24. My authorities concur with staff on the key messages with respect to the German macro-prudential policy framework: while broadly appropriate, some scope for improvement is highlighted. They agree that macro-prudential analysis is highly data-dependent. An appropriate set of readily available, comprehensive, and reliable data is a precondition to monitor developments, to identify possible risks to financial stability, to choose and calibrate the adequate instruments and assess their effects afterwards. This argument is of particular relevance for the real estate sector. My authorities are currently working on a legal act implementing a recommendation of the German Financial Stability Committee (FSC).
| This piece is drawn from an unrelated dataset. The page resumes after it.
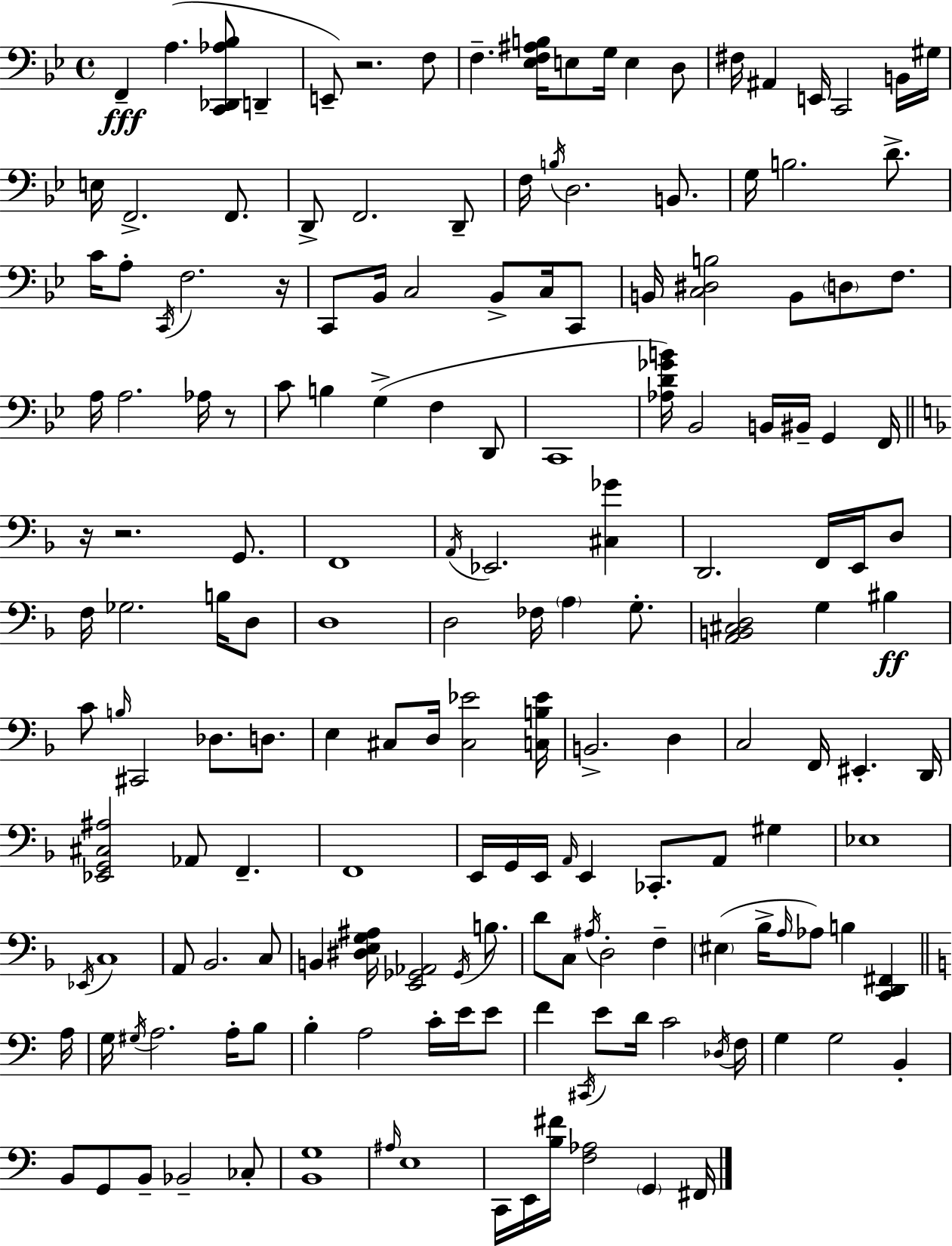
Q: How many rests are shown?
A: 5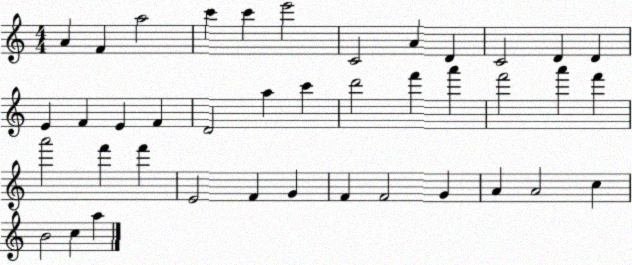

The German FSC has recommended to create additional macro-prudential tools as regards residential real estate as well as a sufficient and proportionate legal basis for the collection of data to the extent and at all the level of detail necessary for the calibration and application of the macro-prudential tools.

25. The assessment shows Germany’s high level of compliance with the Basel Core Principles for Effective Banking Supervision (BCPs) in general and in particular as Germany has been assessed not only against the essential but the additional criteria. Furthermore, the BCPs have been revised substantially in 2012. In addition, Germany is the first country that has been assessed under the new European banking supervision regime—Single Supervisory Mechanism (SSM)—which conferred specific tasks relating to the prudential supervision of credit institutions upon the ECB. Regarding the assessment of the core principles my authorities think that the compliance with a number of principles is assessed somewhat too negative and that the current regime effectively fulfils the IMF’s requirements. In most cases the results are driven by the fact that assessors are not satisfied with the role of the supervisory board within the context of the rules of the German company law. In my authorities’ view this critical assessment of the supervisory board and its role within the corporate governance framework in Germany are contradictory to the statement of the Basel Committee of Banking Supervision, which states that both concepts—one-tier and two-tier systems—are both equivalent although the role of the board in its supervisory function in a one-tier-system is broader than in a two-tier-system.

26. My authorities share the assessment that the transposition of the EU Bank Recovery and Resolution Directive (BRRD) into German law has significantly strengthened the bank recovery and resolution regime as well as crisis management in Germany. Germany has made significant progress in recovery and resolution planning. Resolution of Significant Institutions (SIs) and transnationally active LSIs is taken to a European level and my authorities agree that decision-making processes are complex. Identified operational challenges are being addressed and my authorities are working on making arrangements to ensure that resolution instruments can be timely implemented in order to avoid potential negative market sentiments.

27. In addition, the harmonized EU directive on deposit guarantee schemes, which entered into force in 2014, establishes a legally binding deposit guarantee for Europe of up to €100.000 per depositor and therefore addresses prior concerns by the IMF. In certain circumstances this limit can be extended. The German Act transposing the Deposit Guarantee Scheme Directive (DGSD) entered into force in July 2015. Since then also mutual protection schemes introduced a legal claim for reimbursement of €100.000.

The assessment with regard to Eurex Clearing AG shows Germany’s high level of compliance with the CPSS /IOSCO Principles for Financial Market Infrastructures (PFMI). The German authorities are convinced that Eurex Clearing AG’s arrangements fully observe the regulatory requirements laid down in the PFMI including those on operational risk management.